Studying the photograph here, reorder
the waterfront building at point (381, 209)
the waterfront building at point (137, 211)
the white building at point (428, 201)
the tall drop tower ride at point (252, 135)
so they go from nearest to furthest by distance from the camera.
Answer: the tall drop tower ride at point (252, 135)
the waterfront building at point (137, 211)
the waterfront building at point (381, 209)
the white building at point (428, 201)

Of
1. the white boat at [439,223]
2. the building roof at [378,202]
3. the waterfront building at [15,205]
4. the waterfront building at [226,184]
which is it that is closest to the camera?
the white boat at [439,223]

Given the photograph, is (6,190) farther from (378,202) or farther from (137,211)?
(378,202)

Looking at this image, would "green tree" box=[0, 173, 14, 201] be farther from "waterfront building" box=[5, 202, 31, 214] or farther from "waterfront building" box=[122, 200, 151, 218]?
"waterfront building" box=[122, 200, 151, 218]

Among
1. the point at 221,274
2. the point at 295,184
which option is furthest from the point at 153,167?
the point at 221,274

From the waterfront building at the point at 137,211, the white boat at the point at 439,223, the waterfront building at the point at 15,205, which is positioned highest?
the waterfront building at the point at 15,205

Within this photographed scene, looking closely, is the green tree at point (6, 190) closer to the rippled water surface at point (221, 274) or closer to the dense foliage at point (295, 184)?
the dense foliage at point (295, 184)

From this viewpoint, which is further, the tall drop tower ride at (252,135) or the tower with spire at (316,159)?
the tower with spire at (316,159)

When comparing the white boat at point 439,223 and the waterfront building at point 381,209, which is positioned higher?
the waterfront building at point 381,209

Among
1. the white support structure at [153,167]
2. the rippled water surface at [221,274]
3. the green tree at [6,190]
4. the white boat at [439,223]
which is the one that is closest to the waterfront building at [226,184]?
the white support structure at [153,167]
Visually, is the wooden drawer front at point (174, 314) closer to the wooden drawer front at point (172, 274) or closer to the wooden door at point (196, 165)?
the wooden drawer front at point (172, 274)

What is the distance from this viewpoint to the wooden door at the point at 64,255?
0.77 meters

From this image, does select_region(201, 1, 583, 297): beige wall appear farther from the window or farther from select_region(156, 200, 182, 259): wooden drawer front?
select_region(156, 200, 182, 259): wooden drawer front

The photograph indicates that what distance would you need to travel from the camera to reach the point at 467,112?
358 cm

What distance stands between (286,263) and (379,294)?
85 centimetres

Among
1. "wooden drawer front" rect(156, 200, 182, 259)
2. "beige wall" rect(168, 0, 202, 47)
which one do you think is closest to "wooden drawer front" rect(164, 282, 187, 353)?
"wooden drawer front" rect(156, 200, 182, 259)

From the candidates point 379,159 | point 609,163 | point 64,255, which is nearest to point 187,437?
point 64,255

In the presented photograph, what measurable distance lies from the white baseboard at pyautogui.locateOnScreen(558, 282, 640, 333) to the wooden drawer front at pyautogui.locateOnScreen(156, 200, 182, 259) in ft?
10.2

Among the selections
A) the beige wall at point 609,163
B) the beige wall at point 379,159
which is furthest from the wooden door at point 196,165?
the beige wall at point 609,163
○ ○ ○ ○
Exercise prompt:
Copy out the items from the line containing "What is the" through the line containing "85 centimetres", both lines included, word for word.

Result of the exercise:
What is the distance from this viewpoint to the wooden door at the point at 64,255?
0.77 meters

From this image, does select_region(201, 1, 583, 297): beige wall appear farther from the window or farther from select_region(156, 200, 182, 259): wooden drawer front?
select_region(156, 200, 182, 259): wooden drawer front

The photograph indicates that what distance would you need to travel from the camera to reach the point at 467,112?
358 cm

What distance stands between (286,263) and (379,294)?
85 centimetres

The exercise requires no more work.